▸ Stored items
__________________________________________________
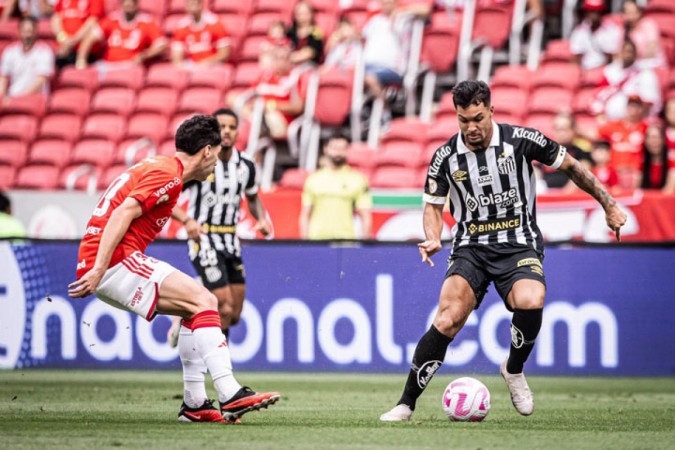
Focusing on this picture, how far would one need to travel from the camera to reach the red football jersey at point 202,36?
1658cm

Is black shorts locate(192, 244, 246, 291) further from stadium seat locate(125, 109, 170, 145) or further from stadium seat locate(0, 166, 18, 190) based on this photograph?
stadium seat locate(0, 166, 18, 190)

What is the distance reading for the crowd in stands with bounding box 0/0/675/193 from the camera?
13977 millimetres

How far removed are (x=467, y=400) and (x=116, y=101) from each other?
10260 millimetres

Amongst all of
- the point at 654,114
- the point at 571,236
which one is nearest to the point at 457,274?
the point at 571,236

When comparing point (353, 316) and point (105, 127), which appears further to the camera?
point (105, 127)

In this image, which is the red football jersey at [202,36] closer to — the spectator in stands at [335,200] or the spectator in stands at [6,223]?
__________________________________________________
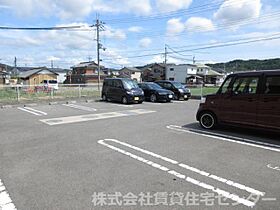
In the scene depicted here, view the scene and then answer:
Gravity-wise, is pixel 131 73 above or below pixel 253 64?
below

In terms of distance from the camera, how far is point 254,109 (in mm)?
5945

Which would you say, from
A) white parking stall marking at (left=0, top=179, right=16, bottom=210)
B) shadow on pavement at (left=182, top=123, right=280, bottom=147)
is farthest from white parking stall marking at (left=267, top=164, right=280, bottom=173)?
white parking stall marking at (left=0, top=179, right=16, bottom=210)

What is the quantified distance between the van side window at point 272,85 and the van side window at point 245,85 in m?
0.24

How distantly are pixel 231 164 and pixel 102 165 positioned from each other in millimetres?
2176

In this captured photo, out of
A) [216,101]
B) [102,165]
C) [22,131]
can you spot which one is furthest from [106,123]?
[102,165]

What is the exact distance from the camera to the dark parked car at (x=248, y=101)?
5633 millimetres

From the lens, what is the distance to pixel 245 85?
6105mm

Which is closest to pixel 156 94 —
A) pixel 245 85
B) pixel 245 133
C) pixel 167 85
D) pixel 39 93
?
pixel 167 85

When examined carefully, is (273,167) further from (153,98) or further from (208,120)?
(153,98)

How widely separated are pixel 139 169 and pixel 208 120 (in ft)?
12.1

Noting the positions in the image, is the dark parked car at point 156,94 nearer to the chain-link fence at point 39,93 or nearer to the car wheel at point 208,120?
__________________________________________________
▸ WHAT YOU ARE ASKED TO DO
Convert the stored items above into a numbered list, starting with the line that contains "How widely separated" and going on through the line that contains "Noting the positions". Include only those lines and leave out any blank ones.

▸ REPLY
1. How widely separated are pixel 139 169 and pixel 208 120 (in ft)?
2. 12.1
3. Noting the positions in the image, is the dark parked car at point 156,94 nearer to the chain-link fence at point 39,93 or nearer to the car wheel at point 208,120?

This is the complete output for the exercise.